Using LEED-certified (Leadership in Energy
and Environmental Design) buildings increases revenue generated by bank
branches even when they offer the same products and services, according
to a new study co-authored by University of Notre Dame management
professors Edward Conlon and Ante Glavas.
Read the study: The Relationship Between Corporate Sustainability and Firm Financial Performance
In their study of 562 PNC branches (93 LEED, 469 non-LEED), “The Relationship between Corporate Sustainability and Firm Financial Performance,” Conlon and Glavas found that PNC employees who work in LEED-certified branches are more productive and engaged in their work.
Although they’re not yet certain if it’s because LEED
buildings are more attractive to visit or because their employees are
more satisfied, and consequently providing better service, Conlon and
Glavas find that sustainability equals a big difference to the bottom
line at LEED bank branches— $461,300 per
employee after controlling for other variables that influence
performance (e.g., consumer net worth, employee demographics, market
demographics, size and age of branch, marketing spend).
The findings support a growing body of research that shows social
responsibility and sustainability don’t have to be sacrificed for the
sake of profitability. In fact, companies increasingly are finding just
the opposite: They can achieve revenue or job growth while maintaining a
high environmental and social impact.
“It’s a significant finding, and it surprised me,” says Conlon,
associate dean and Sorin Society Professor of Management. “We compared
the amount of money deposited at LEED and non-LEED branches, and we found more money has been deposited in the LEED branches. We divided the amount by the branches’ total number of employees to come up with a per-employee dollar amount.”

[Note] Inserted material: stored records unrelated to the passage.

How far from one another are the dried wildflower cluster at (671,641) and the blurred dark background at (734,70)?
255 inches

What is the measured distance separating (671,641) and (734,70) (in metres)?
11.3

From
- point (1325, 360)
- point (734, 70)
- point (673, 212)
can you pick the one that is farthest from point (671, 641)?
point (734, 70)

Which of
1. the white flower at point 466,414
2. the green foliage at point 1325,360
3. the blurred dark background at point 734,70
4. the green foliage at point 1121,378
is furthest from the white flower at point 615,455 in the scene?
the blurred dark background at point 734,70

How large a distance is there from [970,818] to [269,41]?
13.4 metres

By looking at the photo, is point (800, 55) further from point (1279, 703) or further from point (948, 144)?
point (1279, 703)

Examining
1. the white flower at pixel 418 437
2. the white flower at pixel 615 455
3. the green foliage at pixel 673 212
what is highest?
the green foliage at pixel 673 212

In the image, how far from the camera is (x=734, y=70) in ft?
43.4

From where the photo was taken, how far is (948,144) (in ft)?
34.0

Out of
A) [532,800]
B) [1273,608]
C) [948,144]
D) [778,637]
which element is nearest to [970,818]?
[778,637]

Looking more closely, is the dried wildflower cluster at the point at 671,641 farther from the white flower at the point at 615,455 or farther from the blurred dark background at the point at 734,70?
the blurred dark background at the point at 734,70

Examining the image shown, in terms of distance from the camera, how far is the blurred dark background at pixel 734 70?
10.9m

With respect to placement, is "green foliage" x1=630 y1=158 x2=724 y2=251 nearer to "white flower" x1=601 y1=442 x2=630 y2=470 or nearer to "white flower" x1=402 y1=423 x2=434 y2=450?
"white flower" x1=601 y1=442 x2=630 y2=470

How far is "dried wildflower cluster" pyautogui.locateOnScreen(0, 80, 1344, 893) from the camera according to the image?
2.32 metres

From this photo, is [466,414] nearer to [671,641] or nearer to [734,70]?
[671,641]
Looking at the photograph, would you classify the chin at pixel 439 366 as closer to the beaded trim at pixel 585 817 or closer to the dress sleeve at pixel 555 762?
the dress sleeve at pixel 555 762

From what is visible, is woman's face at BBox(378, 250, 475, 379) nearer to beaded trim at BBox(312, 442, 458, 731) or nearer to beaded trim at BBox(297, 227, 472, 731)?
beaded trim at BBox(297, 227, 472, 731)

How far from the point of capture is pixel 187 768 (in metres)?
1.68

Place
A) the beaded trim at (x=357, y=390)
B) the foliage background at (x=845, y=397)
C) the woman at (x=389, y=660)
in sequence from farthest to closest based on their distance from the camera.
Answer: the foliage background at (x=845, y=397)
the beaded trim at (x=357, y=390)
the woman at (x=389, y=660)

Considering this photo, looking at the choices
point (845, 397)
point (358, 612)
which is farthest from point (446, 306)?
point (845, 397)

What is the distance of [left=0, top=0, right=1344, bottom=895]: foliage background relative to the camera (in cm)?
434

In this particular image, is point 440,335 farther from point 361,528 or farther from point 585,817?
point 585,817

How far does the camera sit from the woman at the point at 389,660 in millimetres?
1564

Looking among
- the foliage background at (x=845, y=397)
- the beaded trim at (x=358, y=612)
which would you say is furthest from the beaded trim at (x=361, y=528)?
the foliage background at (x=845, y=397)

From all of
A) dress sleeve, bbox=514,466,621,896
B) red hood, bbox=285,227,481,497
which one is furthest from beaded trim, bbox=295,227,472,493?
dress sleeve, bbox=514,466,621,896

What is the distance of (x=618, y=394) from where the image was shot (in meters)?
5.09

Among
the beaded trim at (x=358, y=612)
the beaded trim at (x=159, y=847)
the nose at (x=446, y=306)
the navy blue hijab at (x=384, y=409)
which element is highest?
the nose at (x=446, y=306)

Most other studies on the business impact of sustainability have been
conducted by companies whose products have ties to environmental
concerns or that have become more sustainable as a reaction to
stakeholder pressure and regulation, the researchers point out. Banks
have no such ties, so whether considering a checking account, savings
account or loan, the bank’s sustainable strategy – or lack thereof –
doesn’t directly affect the product.
Furthermore, PNC’s sustainability
strategy was not reactionary, but rather a voluntary and visionary move
to enhance its reputation, physical banking and working environment, as
well as build pride among employees.
Also, says Conlon, the study uses firm accounting data to determine
financial effects, while most others examine changes in market
valuation. He says PNC was the ideal subject for their research for several reasons.
“PNC has built more than 100 LEED-certified buildings, which is more than any other U.S. company,” Conlon says. “So, PNC is perfect for a LEED
study because they have a lot of them and the branches all do the same
thing — same products, same systems — the only thing that’s different is
the LEED strategy.”
The researchers say the strategy is working, whether it’s because the
buildings look better or the people inside are more fulfilled.
“We think it’s a mix of the two,” Glavas says. “People are certainly proud to be working in LEED buildings.”
“Suffice it to say, I think PNC is getting a payback on its LEED investment,” Conlon says.